» Stated exercise 1
Decide whether each statement agrees with the passage on conjugial love below: (a) it states that conjugial love contains lasciviousness; (b) it states that the Most Ancients called conjugial love the chief of all loves; (c) it states that adulterers know the difference between inmost friendship and the love of conjunction. For each, answer yes or no and quote the deciding words of the passage.
» Stated exercise 2
Reproduce the part of the passage on conjugial love below, starting at "30. (It was" and ending at "with what difference,)".

» Source excerpt

"""

24. (From chaste conjugial love, a wife and a virgin have beauty, and a man wisdom.)

25. (There is no lasciviousness in conjugial love, for lasciviousness is unchaste. There is the identical sensation with those who are in conjugial love; consequently, there is nothing unclean, but pure. It appears as if there were, but yet there is not. The reason is, because inwardly in conjugial love, even to the ultimates, is heaven, and inwardly in the love of adultery is hell; and the ultimates of each appear similar, as to their delights, but yet they are not. The difference is not perceived except by conjugial love.

26. It was said by the ancients, that like-seeming delights were signified by Cerberus, who stands at the entrance and keeps watch, lest the delight of heavenly love descend into hell.)

27. (Conjugial love looks continually to two being one, or one flesh. If conjugial love do not look to this, [the love] is the love of adultery. They [i.e. a man and wife] are able to become one, more and more, to eternity.

28. A male child is truth from good in the natural man. This truth is born from the good of the spiritual man in the natural man; but it is from the marriage of good and truth in the spiritual man. Hence daughters and sons are goods and truths in the natural man - see Apocalypse Revealed, n. 543;see, also, respecting Primogeniture.)

29. (Of what kind the love of inmost friendship is among them. The inmost of friendship is continual, and constitutes the heavenly delight of companionship. The distinction of that love from the love of conjunction. Of what nature the difference is. This difference is not known to adulterers: they instantly believe that the wife desires conjunction, when she says that she loves her husband.)

30. (It was related out of heaven, that the Most Ancients, who were celestial, called conjugial love the chief of all loves, and the very delight of life, and [said] that love towards children is the nearest derivation from it.)

31. (Of what character love towards children, which is storge, is with the evil: they see themselves in them, since the soul of the father is in them. This love conjoins married partners; but in what way, and with what difference,)

32. (A female becomes a female after death, and a male becomes a male; and mutual and reciprocal love remains. For which reason, it cannot be otherwise than that this [love] remains.)

"""

» Dataset content
"""

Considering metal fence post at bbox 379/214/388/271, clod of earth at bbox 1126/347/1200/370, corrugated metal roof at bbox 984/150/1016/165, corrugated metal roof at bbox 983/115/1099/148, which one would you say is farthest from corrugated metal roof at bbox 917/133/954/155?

"""

» Written solution 1
(a) No: "There is no lasciviousness in conjugial love"
(b) Yes: "called conjugial love the chief of all loves"
(c) No: "This difference is not known to adulterers"

» Written solution 2
30. (It was related out of heaven, that the Most Ancients, who were celestial, called conjugial love the chief of all loves, and the very delight of life, and [said] that love towards children is the nearest derivation from it.)

31. (Of what character love towards children, which is storge, is with the evil: they see themselves in them, since the soul of the father is in them. This love conjoins married partners; but in what way, and with what difference,)